Lecturas
En un momento determinado empieza a sentir el peso de sus visiones y su poema se convierte en una sala de baile, en un escaparate mágico. Se verifican laberintos, enlaces, y el poeta, como una resistencia frente al tiempo, se convierte en un arca que fluye sobre las aguas con todos los secretos de la naturaleza.
«En Esopo, en Homero, en los cronistas de Indias, en la teogonías de Valmiki, la novela formó parte de la poesía. La simple acción del hombre se ha vuelto demasiado soterrada, continúa arando en el sueño, y ya no se pueden hacer novelas a base de caracteres, tipos, situaciones, asuntos, porque un intramundo, una entrevisión, un entreoído ha ocupado los espacios clasificados», me decía el escritor en 1969, cuando le pregunté qué lo había llevado a la novela. En Paradiso (1966) Lezama contó aquella historia de la familia que su madre quería que escribiese alguna vez.

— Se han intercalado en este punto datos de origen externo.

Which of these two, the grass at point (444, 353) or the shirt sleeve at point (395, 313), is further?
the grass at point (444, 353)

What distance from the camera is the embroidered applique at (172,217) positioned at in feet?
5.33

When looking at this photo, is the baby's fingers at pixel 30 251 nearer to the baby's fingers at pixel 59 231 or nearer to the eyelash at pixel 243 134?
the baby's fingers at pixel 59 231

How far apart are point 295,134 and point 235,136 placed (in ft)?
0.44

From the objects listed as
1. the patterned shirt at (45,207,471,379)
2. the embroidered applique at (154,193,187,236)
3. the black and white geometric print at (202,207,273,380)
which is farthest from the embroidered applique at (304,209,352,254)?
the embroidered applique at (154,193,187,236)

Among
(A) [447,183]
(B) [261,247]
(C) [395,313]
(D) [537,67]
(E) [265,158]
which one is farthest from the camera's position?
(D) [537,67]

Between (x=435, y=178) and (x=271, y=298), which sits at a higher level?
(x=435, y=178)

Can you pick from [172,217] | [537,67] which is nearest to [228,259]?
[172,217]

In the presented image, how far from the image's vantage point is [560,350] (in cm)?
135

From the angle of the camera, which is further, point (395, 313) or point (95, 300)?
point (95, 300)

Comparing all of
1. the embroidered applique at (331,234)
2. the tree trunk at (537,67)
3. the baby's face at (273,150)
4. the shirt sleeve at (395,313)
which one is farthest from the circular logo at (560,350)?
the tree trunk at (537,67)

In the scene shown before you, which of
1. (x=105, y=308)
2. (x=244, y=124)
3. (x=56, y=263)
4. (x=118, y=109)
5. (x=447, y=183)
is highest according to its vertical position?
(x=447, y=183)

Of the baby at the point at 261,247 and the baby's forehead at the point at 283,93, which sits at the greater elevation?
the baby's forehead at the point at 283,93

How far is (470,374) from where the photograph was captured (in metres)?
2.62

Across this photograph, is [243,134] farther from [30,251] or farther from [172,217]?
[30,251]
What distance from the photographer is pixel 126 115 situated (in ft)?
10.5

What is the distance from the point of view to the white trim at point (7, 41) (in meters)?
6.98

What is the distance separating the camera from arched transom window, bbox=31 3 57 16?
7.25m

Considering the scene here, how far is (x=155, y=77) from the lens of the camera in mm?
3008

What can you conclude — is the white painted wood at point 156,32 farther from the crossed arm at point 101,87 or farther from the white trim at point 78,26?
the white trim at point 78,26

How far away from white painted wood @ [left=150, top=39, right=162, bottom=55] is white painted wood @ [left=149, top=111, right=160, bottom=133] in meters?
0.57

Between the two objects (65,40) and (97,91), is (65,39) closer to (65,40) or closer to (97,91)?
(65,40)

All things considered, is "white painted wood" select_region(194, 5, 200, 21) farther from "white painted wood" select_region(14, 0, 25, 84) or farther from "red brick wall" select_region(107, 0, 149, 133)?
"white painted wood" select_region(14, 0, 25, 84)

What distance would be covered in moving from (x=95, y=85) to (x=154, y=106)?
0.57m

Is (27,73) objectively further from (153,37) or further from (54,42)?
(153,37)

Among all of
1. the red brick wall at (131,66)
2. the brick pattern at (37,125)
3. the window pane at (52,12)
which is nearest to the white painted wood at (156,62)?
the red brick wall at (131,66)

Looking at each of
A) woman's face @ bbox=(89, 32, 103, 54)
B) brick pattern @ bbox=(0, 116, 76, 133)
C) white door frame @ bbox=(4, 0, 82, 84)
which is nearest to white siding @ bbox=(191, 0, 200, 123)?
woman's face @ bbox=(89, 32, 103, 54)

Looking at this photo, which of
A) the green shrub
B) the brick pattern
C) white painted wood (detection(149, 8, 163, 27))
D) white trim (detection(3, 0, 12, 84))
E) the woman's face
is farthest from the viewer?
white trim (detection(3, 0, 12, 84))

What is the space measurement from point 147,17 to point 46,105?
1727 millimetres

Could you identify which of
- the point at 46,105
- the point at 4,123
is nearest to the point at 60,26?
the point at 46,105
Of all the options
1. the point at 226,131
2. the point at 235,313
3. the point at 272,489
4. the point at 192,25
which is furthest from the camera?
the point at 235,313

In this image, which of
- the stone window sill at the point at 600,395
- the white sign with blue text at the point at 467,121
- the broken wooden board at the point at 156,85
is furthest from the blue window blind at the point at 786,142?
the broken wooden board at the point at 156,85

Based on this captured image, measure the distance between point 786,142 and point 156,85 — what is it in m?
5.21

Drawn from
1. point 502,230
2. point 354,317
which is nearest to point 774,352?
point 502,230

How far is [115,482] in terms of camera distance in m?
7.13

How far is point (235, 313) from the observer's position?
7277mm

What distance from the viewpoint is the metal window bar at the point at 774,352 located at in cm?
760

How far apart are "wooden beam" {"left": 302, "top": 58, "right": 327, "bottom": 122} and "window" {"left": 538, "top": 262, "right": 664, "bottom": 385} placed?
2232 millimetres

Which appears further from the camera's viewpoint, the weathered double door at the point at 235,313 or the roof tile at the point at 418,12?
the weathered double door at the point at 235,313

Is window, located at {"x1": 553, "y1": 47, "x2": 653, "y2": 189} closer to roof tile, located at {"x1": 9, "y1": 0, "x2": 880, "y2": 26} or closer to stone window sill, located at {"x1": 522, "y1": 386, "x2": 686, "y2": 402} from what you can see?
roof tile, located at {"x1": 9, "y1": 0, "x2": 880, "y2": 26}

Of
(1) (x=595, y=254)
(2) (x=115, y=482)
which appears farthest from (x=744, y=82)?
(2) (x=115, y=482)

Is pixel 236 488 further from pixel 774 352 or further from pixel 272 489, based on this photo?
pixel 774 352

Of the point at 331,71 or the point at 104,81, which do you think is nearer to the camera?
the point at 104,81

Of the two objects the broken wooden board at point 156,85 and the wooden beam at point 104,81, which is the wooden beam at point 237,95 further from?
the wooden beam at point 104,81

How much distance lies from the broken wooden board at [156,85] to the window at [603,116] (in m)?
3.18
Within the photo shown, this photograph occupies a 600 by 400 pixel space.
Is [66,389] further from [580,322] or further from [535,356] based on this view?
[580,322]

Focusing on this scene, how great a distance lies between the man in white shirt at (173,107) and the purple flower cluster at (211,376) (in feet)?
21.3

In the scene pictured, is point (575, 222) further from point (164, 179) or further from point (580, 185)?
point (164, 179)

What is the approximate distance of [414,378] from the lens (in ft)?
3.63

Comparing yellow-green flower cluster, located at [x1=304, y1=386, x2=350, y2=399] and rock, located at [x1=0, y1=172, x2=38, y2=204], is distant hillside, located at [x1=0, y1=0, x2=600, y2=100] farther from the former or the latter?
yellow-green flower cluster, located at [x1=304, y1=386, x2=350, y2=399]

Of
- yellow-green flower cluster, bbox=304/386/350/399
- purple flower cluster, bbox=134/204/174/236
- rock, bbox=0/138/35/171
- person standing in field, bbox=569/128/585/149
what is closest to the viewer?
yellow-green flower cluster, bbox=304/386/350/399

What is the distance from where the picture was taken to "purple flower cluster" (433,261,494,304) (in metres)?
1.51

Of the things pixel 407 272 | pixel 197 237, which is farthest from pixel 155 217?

«Hasta el punto en que toda novela es autobiográfica, Paradiso es una novela autobiográfica —añadía entonces—. Yo no soy un novelista profesional, pero creo que es imposible dejar totalmente fuera de una novela la vida vivida, seres conocidos, recuerdos, odios, rencores, pesadillas. Yo siempre supe que algún día tendría que escribir la historia de mi familia, aquellas conversaciones de mi madre y mi abuela con mis tíos sobre la emigración revolucionaria durante la Guerra de Independencia, sus encuentros con José Martí y las Nochebuenas pasadas lejos de Cuba. Yo tenía que escribir también sobre la Universidad, la lucha estudiantil contra Machado, mis amigos, mis conversaciones, mis lecturas, mis esperas y silencios.
«Ofrecí en Paradiso una summa, una totalidad en la que aparecen lo muy cercano e inmediato, el caos y el Eros de la lejanía. Cuando yo digo que en ese libro puse mi vida, no debe interpretarse la frase en un sentido literal, aunque haya mucho de mi vida en Paradiso, sino como la dedicación y el fervor con que la escribí».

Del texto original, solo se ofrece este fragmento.